__Exercise aim__
Will you transcribe the entries that follow, exactly and in full?

(Stored items)
+-------+

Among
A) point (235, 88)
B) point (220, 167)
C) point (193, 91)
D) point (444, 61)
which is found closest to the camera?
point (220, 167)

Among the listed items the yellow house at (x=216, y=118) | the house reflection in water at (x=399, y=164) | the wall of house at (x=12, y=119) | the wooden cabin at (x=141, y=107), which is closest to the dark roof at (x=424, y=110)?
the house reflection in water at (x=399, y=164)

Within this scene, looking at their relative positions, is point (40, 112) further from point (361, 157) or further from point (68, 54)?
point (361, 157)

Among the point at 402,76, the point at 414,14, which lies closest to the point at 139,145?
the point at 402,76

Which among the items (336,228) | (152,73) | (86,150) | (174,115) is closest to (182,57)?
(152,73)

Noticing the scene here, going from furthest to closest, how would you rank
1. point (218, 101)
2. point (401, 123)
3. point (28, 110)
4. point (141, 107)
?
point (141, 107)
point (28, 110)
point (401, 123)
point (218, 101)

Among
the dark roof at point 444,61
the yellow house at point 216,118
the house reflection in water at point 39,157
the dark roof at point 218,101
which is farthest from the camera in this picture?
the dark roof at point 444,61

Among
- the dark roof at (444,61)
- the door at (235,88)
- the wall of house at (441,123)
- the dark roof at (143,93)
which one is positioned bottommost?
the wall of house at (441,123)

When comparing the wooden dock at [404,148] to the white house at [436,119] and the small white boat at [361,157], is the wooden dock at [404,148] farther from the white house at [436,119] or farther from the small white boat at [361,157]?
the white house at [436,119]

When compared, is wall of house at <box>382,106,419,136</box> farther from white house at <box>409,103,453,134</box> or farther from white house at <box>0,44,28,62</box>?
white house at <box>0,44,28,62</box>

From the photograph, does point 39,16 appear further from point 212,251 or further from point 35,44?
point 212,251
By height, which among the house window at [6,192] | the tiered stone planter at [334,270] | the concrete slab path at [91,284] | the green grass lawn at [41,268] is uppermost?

+-------+

__Result for this task__
Among
A) point (235, 88)
B) point (220, 167)
C) point (193, 91)
D) point (444, 61)
which is found closest to the camera?
point (220, 167)

Among the listed items the yellow house at (x=216, y=118) | the house reflection in water at (x=399, y=164) | the wall of house at (x=12, y=119) | the wooden cabin at (x=141, y=107), which is closest to the dark roof at (x=424, y=110)?
the house reflection in water at (x=399, y=164)

Within this scene, looking at their relative positions, is point (40, 112) further from point (361, 157) or further from point (68, 54)?
point (361, 157)

Among the point at 402,76, the point at 414,14, which lies closest to the point at 139,145?
the point at 402,76

Which among the items (336,228) | (152,73) | (86,150) | (174,115) is closest to (182,57)?
(152,73)

Noticing the scene here, going from furthest to closest, how would you rank
1. point (218, 101)
2. point (401, 123)
3. point (28, 110)
4. point (141, 107)
?
point (141, 107)
point (28, 110)
point (401, 123)
point (218, 101)

Among
the dark roof at point 444,61
the yellow house at point 216,118
the house reflection in water at point 39,157
the dark roof at point 218,101
which is farthest from the camera in this picture?
the dark roof at point 444,61

Among
- the dark roof at (444,61)
- the door at (235,88)
- the wall of house at (441,123)
- the dark roof at (143,93)
which one is positioned bottommost?
the wall of house at (441,123)

When comparing the wooden dock at [404,148] to the white house at [436,119] and the small white boat at [361,157], is the wooden dock at [404,148] farther from the white house at [436,119] or farther from the small white boat at [361,157]?
the white house at [436,119]

When compared, is wall of house at <box>382,106,419,136</box> farther from white house at <box>409,103,453,134</box> or farther from white house at <box>0,44,28,62</box>?
white house at <box>0,44,28,62</box>

From the photograph, does point 39,16 appear further from point 212,251 or further from point 35,44?
point 212,251
By height, which among the house window at [6,192] | the tiered stone planter at [334,270] | the concrete slab path at [91,284] | the green grass lawn at [41,268] is uppermost?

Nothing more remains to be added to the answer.